= Assigned task =
The patent page below on grain-oriented silicon steel sheet gives several properties of the alumina powder used as the annealing separator, each with a numerical range. List each property with its range.

Method for producing grain-oriented silicon steel sheet not having inorganic mineral film

Assignee: NIPPON STEEL CORPPriority: Apr 23, 2001Filed: Apr 23, 2002Granted: May 11, 2004
Est. expiryApr 23, 2021(expired)· nominal 20-yr term from priority
Inventors:FUJII HIROYASUUSHIGAMI YOSHIYUKINAKAMURA SHUICHIMURAKAMI KENICHIYAMAMOTO NORIHIROSAWANO KIYOSHIYAMAZAKI SHUICHI
C21D 8/1255C21D 1/70C21D 8/1272C21D 8/1283C21D 3/04C21D 9/46
52
PatentIndex Score
1
Cited by
9
References
7
Claims

Abstract

The present invention provides a method for producing a grain-oriented silicon steel sheet not having inorganic mineral films by using an annealing separator capable of preventing the inorganic mineral films composed of forsterite (Mg2SiO4), and so on, from forming during final annealing, comprising the steps of decarburization annealing followed by coating of annealing separator and final annealing, wherein alumina powder calcined at a calcination temperature of 900 to 1,400° C., or further having a BET specific surface area of 1 to 100 m<2>/g, an oil absorption of 1 to 70 ml/100 g, and/or having a gamma ratio of 0.001 to 2.0, is used as the annealing separator. Magnesia having a BET specific surface area of 0.5 to 5 m<2>/g may be added to said alumina powder.

= Source information =
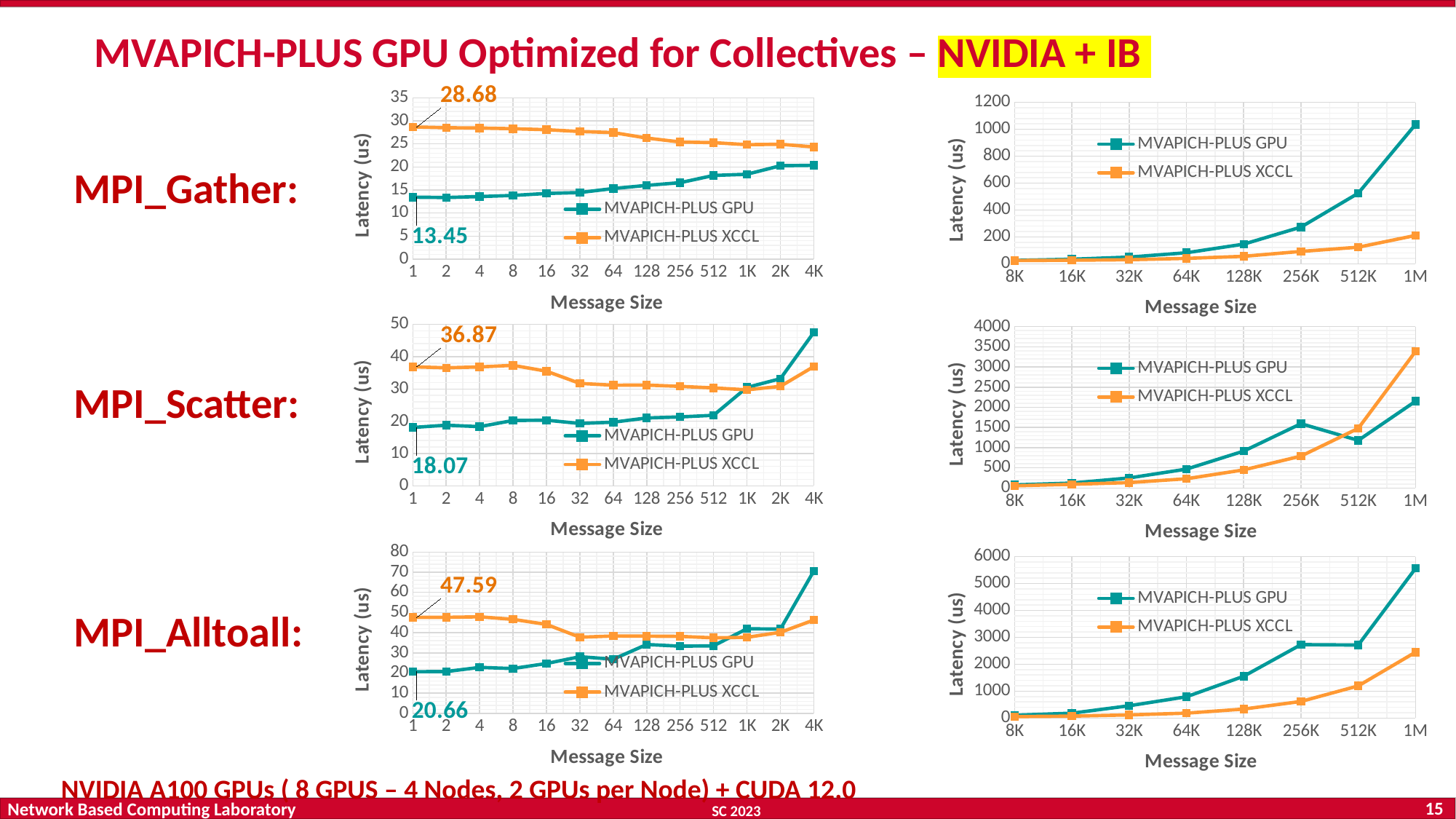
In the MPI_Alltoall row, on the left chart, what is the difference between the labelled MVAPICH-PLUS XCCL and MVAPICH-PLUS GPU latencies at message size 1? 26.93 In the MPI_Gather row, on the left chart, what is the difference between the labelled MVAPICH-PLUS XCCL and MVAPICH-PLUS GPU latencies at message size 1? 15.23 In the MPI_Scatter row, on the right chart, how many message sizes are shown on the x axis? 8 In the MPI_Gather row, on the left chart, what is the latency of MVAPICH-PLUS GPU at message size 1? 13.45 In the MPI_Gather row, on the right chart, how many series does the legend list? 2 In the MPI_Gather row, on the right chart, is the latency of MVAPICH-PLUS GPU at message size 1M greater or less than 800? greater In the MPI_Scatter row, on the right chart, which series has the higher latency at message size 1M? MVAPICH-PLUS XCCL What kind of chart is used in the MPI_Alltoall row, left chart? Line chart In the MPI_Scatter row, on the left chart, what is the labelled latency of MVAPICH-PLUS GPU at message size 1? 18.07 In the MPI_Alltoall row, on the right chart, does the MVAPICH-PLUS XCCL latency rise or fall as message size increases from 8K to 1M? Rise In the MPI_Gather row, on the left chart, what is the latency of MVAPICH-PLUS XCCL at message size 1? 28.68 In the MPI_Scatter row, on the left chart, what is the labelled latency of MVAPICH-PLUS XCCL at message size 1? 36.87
...
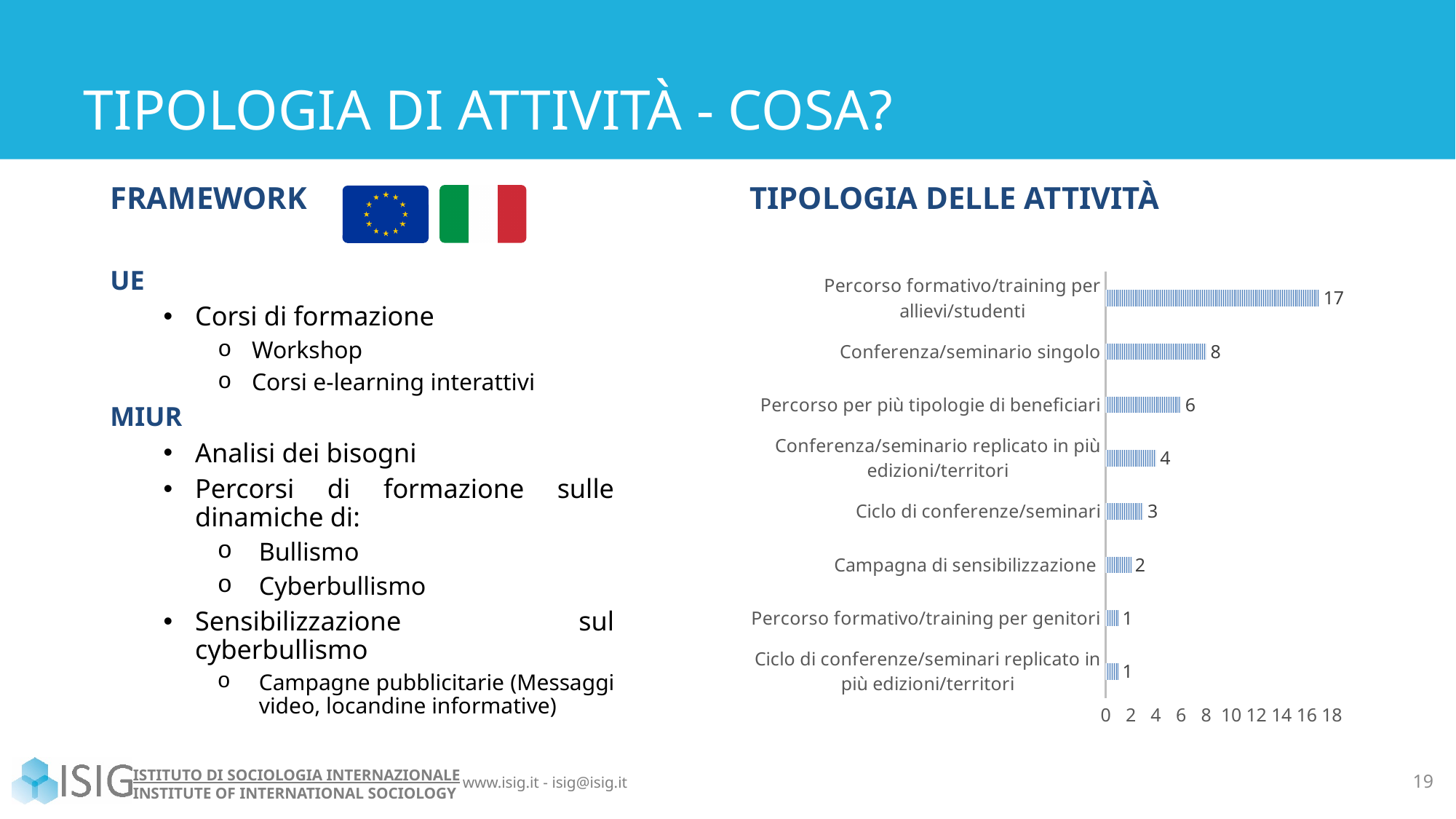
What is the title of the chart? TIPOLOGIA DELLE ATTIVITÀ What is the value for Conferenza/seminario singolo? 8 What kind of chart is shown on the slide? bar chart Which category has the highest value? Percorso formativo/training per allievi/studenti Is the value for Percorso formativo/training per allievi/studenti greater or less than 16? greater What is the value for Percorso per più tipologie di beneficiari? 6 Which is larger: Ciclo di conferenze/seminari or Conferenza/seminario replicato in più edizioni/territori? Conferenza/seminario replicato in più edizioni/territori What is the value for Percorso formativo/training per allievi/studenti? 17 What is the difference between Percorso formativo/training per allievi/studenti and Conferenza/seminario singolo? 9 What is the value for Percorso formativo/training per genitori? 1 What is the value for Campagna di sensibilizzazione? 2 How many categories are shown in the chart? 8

= Result =
- Calcination temperature: 900 to 1,400° C.
- BET specific surface area: 1 to 100 m²/g
- Oil absorption: 1 to 70 ml/100 g
- Gamma ratio: 0.001 to 2.0